Workshop Proceedings of the 17th International AAAI Conference on Web and Social Media
Workshop: TrueHealth 2023: Workshop on Combating Health Misinformation for Social WellbeingDOI: 10.36190/2023.46
Misinformation is a major concern on social media and the Internet, especially during the COVID-19 pandemic. To address this problem, we propose a BERT-based explainable system to identify COVID-19 related misinformation, with a focus on explainability and transparency. In this paper, we present our approach of implementing the LIME XAI framework to explain the model's prediction process, making it transparent to both model practitioners and users. Additionally, we have developed a news source credibility checker to provide further context and credibility ranking for users. Our system uses TF-IDF and transformer-based embeddings to extract summary sentences from source articles, which are used alongside the claim to train the BERT-based classification model.
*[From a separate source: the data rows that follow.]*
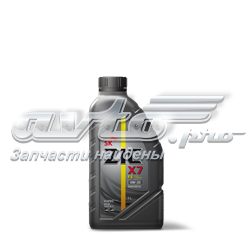 Моторное масло ZIC X7 FE 0W-20 Синтетическое 1л (132617)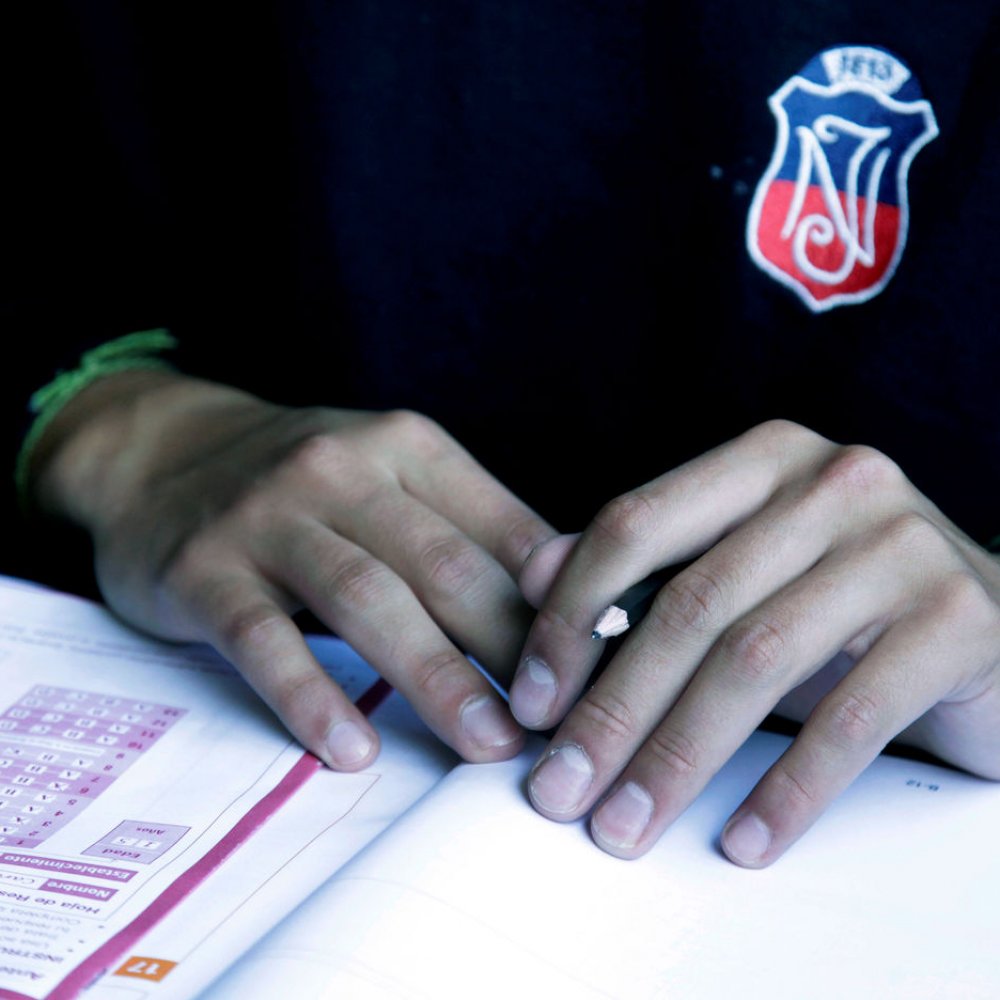 Fuerte descenso en las postulaciones a liceos emblemáticos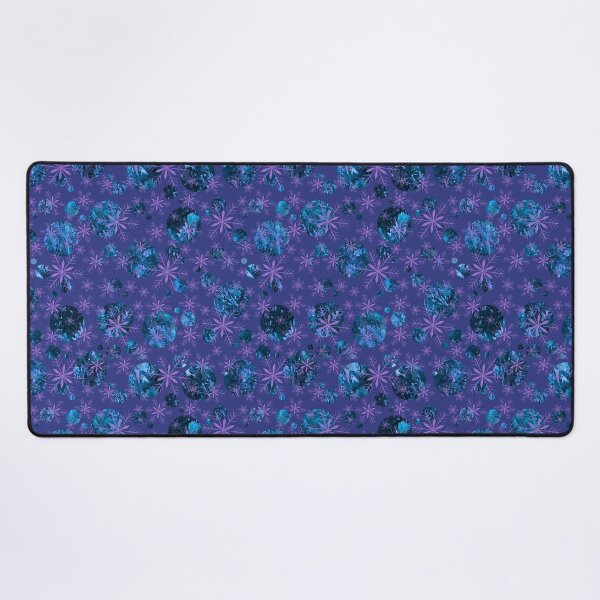 Item preview, Botanical Blue Festive Bubbles designed and sold by Artistestella.
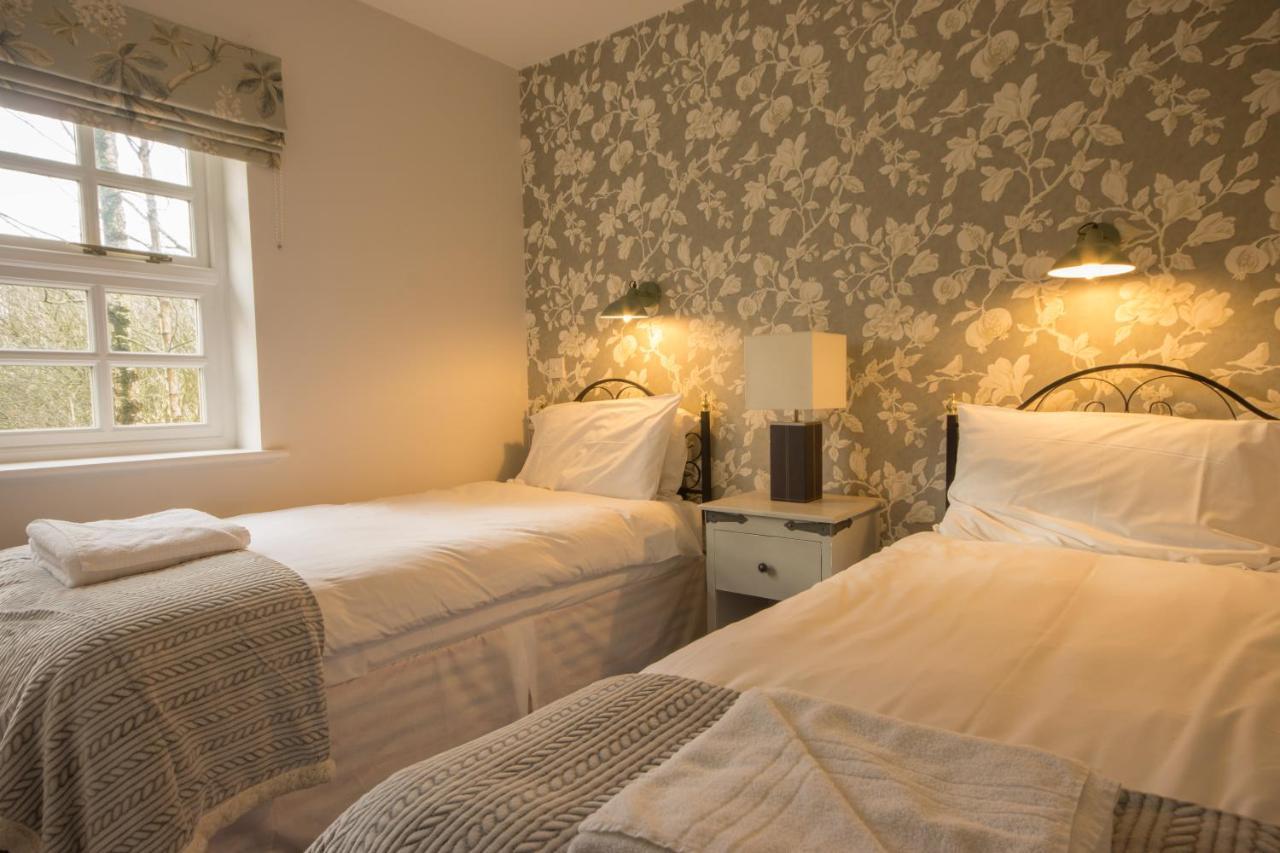 Peveril Cottage - Darwin Lake Holiday Village ماتلوك المظهر الخارجي الصورة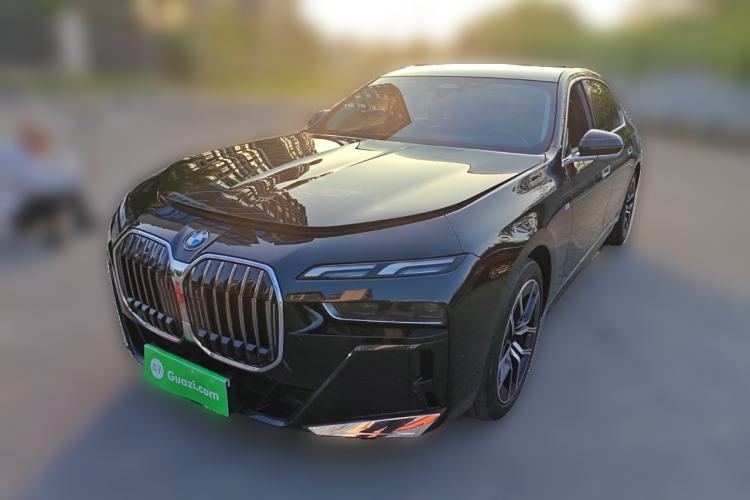 Used BMW 7 Series 2023 735Li M Sport Package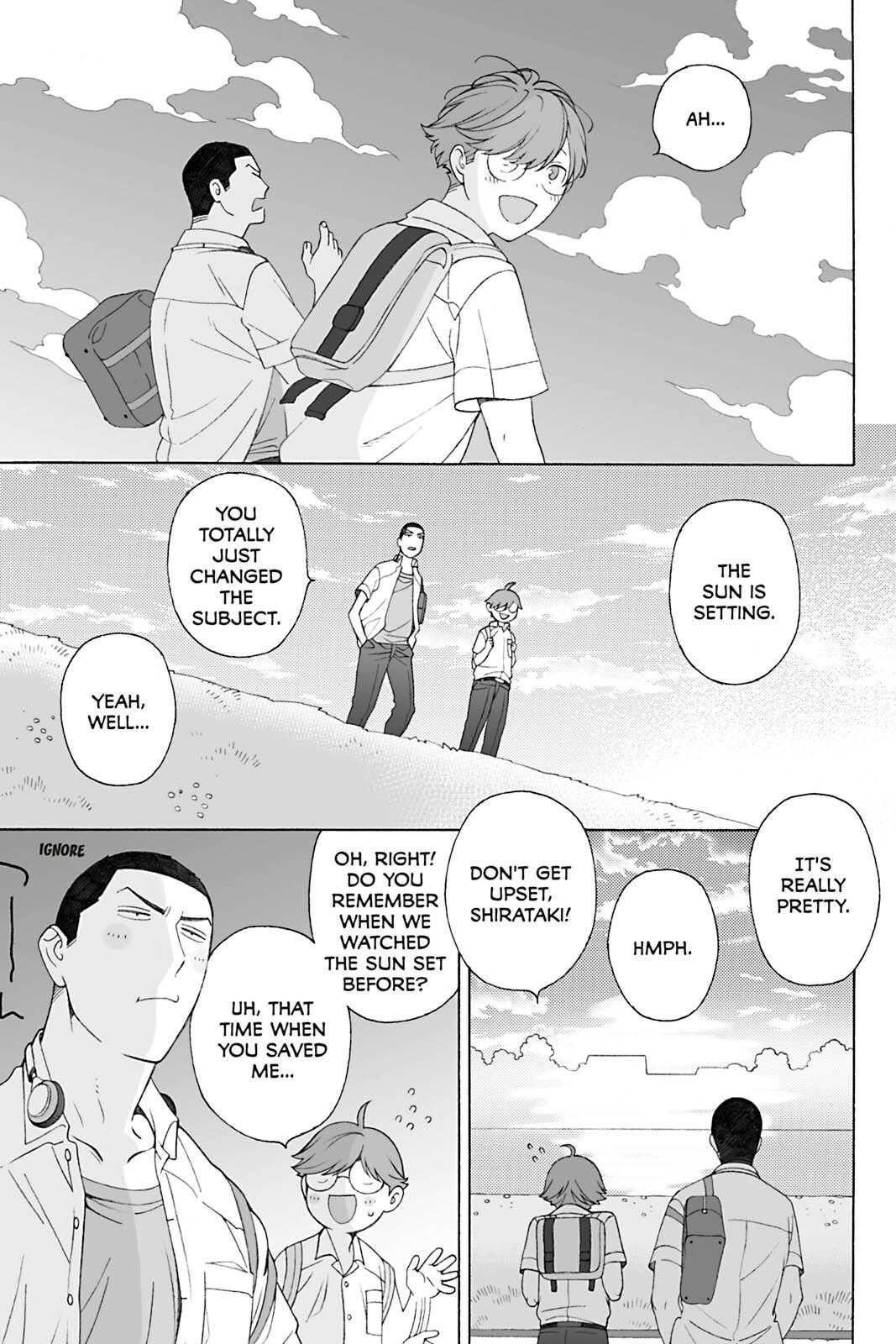 Subarashii Kiseki ni Yasashii Kimi to Chapter 6 page 49 - 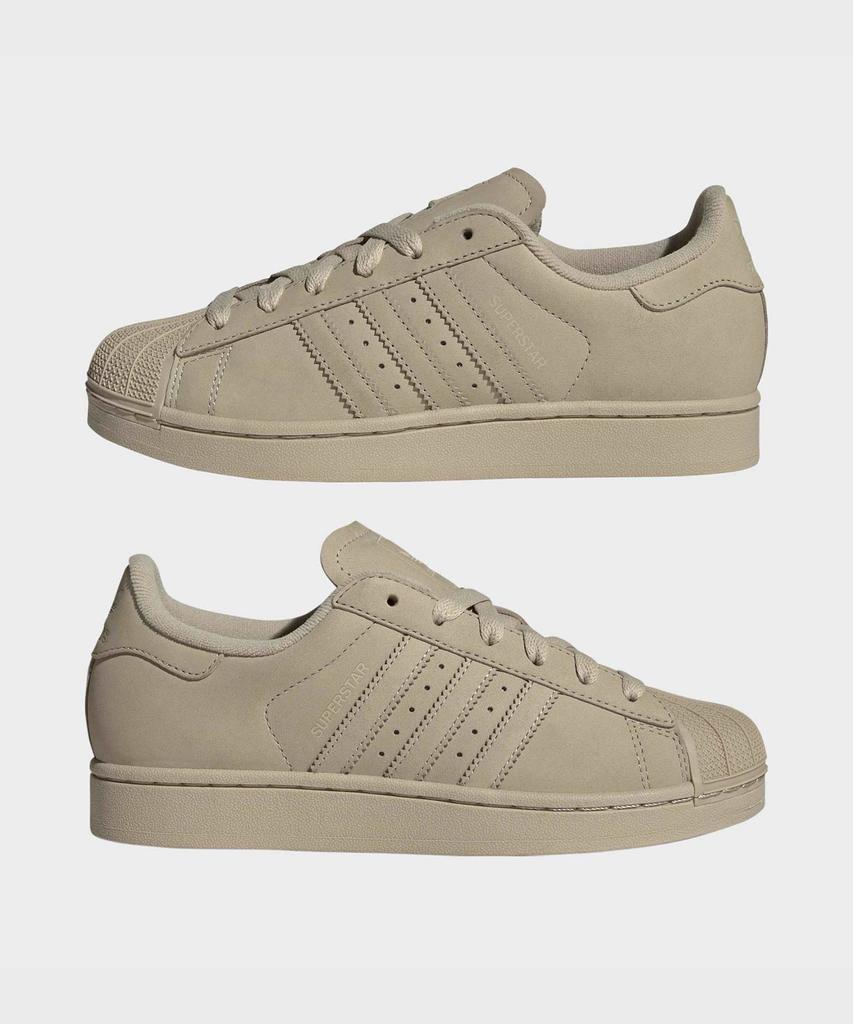 Adidas Superstar Ii - Stone Khaki / Ih1611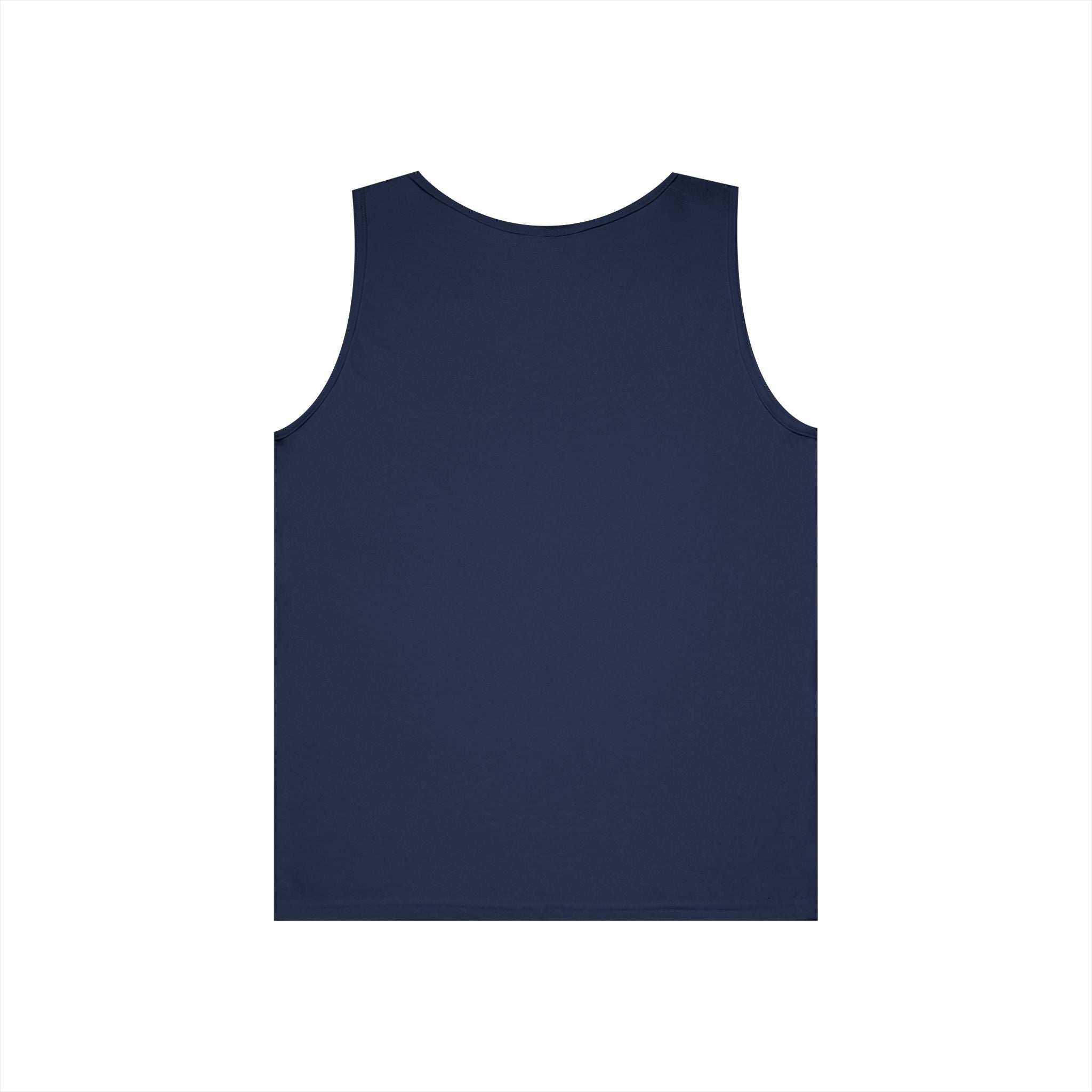 Daisy Graphic Tank Top — Minimal Floral Summer Tank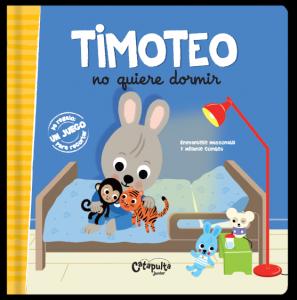 Timoteo no quiere dormir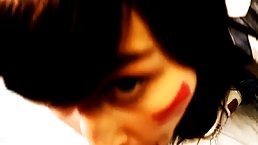 Sucking D.VA from Overwatch (POV)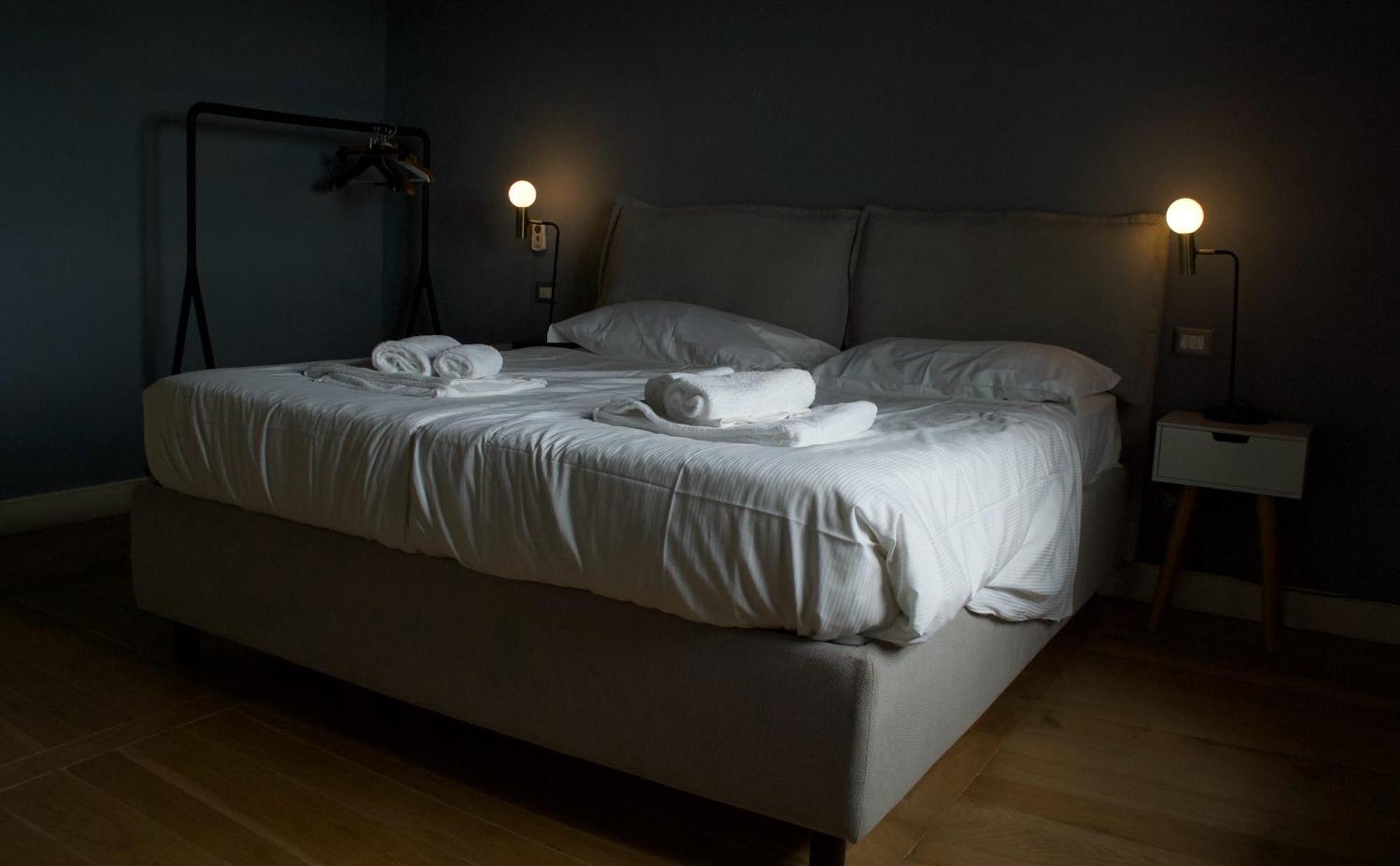 Vin Hotel - Wine Resort And Agriturismo Montieri 外观 照片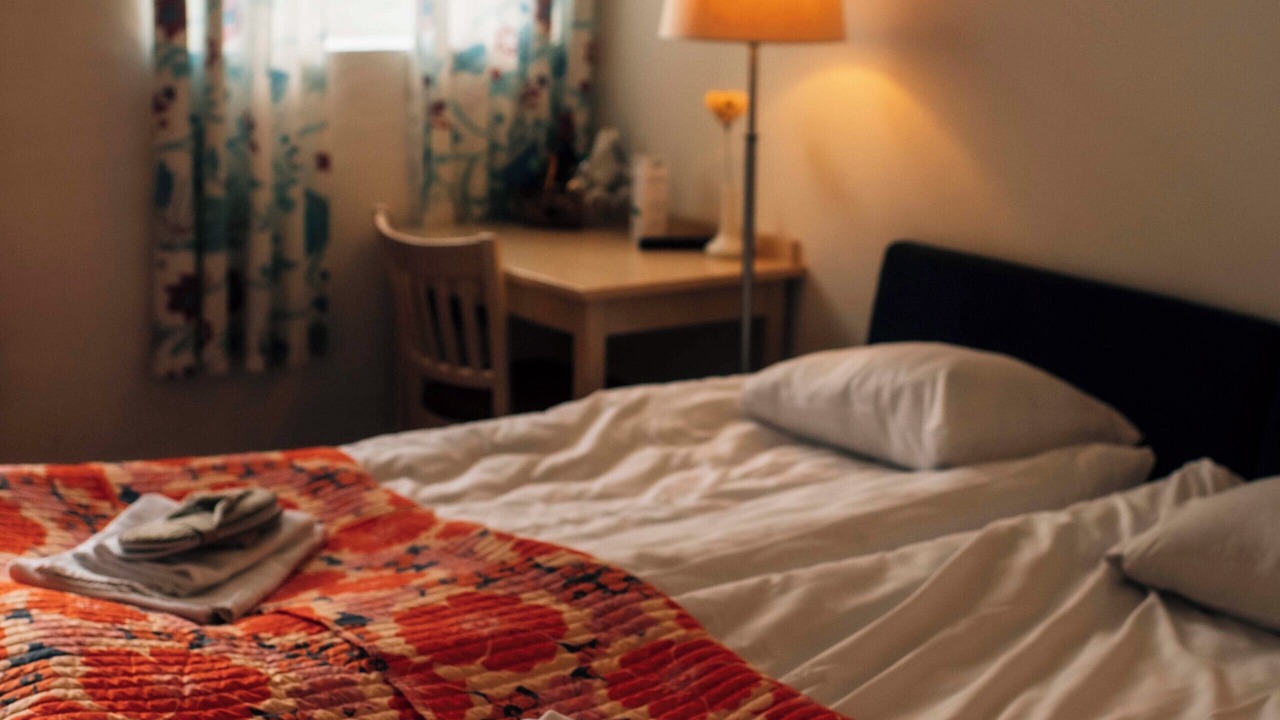 Photo of Bedroom in Halmstad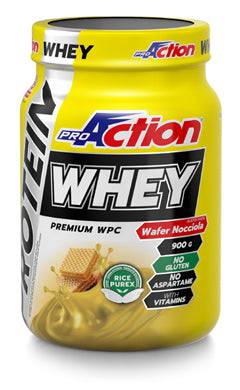 PROACTION WHEY RICH VANILLE - Lovesano 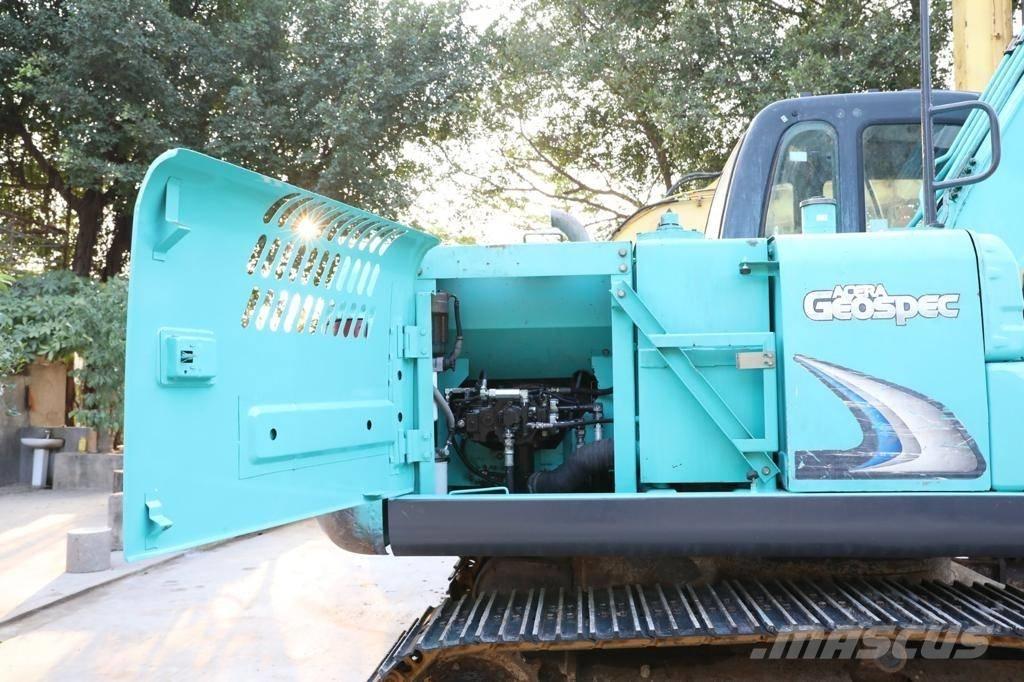 Kobelco SK 130 Koparki gąsienicowe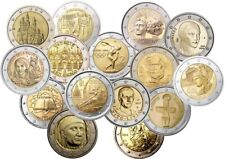 Euro commemorativi varie usato  Avigliana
Our system achieves high accuracy in classifying COVID-related claims as true, false, or partially true while also providing explainability and transparency, which is critical in combating misinformation. Our system provides users with not only the final prediction but also the explanation of how the prediction was made. The LIME XAI framework helps users understand which parts of the input data contributed the most to the prediction. This provides valuable insights into the classification process and increases trust in the system. In addition, our news source credibility checker provides further context for users to assess the reliability of the source articles. Our approach not only contributes to the fight against COVID-19 misinformation but also serves as a template for explainable and transparent machine learning models in other domains. In summary, our system provides an effective and explainable solution for detecting COVID-19-related misinformation on social media and the Internet.